Böyle zamanlarda annem 'uykularım senin olsun Simre' diyor ve o gece Simoş deliksiz uyurken ananenin gözüne gerçekten uyku girmemiş oluyor :))

O yüzden bu sözü yasakladım, eşitlikten yanayım, hepimizin uykusu eşit olsun lütfen! :)

Bunlar evde oturduğumuz zamanlarda geçerli.

Dışardayken arabasında, kangurusunda ya da ben araba kullanırken mışıl mışıl uykuya geçiyor kendiliğinden...

Yani Simo'nun gezmeciliği uykusunu bile etkiliyor!

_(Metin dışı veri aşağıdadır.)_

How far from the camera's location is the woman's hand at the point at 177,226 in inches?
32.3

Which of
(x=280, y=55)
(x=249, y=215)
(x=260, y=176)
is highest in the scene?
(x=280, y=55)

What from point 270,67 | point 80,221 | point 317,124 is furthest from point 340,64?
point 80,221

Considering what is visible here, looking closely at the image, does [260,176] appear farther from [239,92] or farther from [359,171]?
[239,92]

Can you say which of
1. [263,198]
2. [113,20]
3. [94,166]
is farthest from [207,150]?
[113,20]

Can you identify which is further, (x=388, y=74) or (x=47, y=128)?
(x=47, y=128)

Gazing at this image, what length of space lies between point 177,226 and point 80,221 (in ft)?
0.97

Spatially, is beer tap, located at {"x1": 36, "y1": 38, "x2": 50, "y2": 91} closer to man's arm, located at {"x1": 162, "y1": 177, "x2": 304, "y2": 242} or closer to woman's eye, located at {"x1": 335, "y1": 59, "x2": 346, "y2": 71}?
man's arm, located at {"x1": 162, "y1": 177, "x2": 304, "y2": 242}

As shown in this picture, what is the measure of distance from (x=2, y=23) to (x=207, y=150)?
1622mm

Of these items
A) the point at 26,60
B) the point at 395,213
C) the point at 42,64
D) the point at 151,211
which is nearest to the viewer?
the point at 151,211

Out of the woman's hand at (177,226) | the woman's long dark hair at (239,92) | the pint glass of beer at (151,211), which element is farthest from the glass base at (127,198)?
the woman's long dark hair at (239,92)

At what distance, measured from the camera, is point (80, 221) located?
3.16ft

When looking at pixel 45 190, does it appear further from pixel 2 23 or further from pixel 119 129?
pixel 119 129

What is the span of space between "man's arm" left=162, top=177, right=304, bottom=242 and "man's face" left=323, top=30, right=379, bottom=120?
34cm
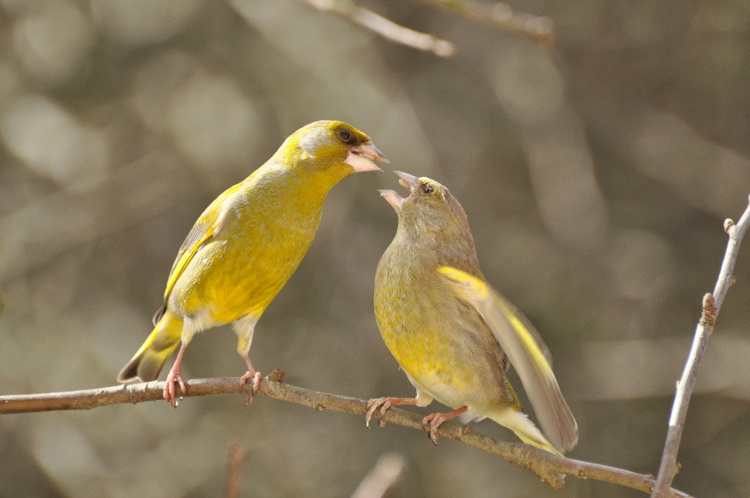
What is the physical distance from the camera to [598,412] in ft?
25.8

Bakıcı, yardımcı ve annelerin yardımlarını beklemeden tek başıma büyüttüğüm kızımın tüm hareketlerinin, tüm ağlama çeşitlerinin anlamını biliyorum.

Hepsinin çözümü iki dakikamı alıyor sadece...

(Açlık = Emzirmek , Kakasını yapmışsa = Temizlemek, Canı sıkılmışsa = Sohbet)

ama Uykusu gelirse = Çeşit çeşit yaptığım tüm maskaralıklar ya tesadüf üzerine işe yarıyor ya da bir işe yarayan bir daha yaramıyor!

Mesela bir gün elektrik süpürgesiyle evi süpürürken,

Bir gün çamaşır asarken ana kucağında yanıma koyduğumda beni izlerken,

Genelde ana kucağını sallarken,

Birisi varsa birlikte battaniyesinde sallarken,

Atom karınca ananesi kolunda sallarken uyuyor ki en garantilisi bu ama benim kollarım kopuyor, ben yapamıyorum!

Ayakta sallamayı sevmiyorum, açıkçası hiçbir şekilde sallanarak değil kendiliğinden uykuya geçmesini istiyorum.

Uyku yöntemlerinden doktorumun da tavsiye ettiği Tracy Hogg yöntemini uygulamaya çalışıyoruum EASY ( Eating - Activity - Sleeping - You)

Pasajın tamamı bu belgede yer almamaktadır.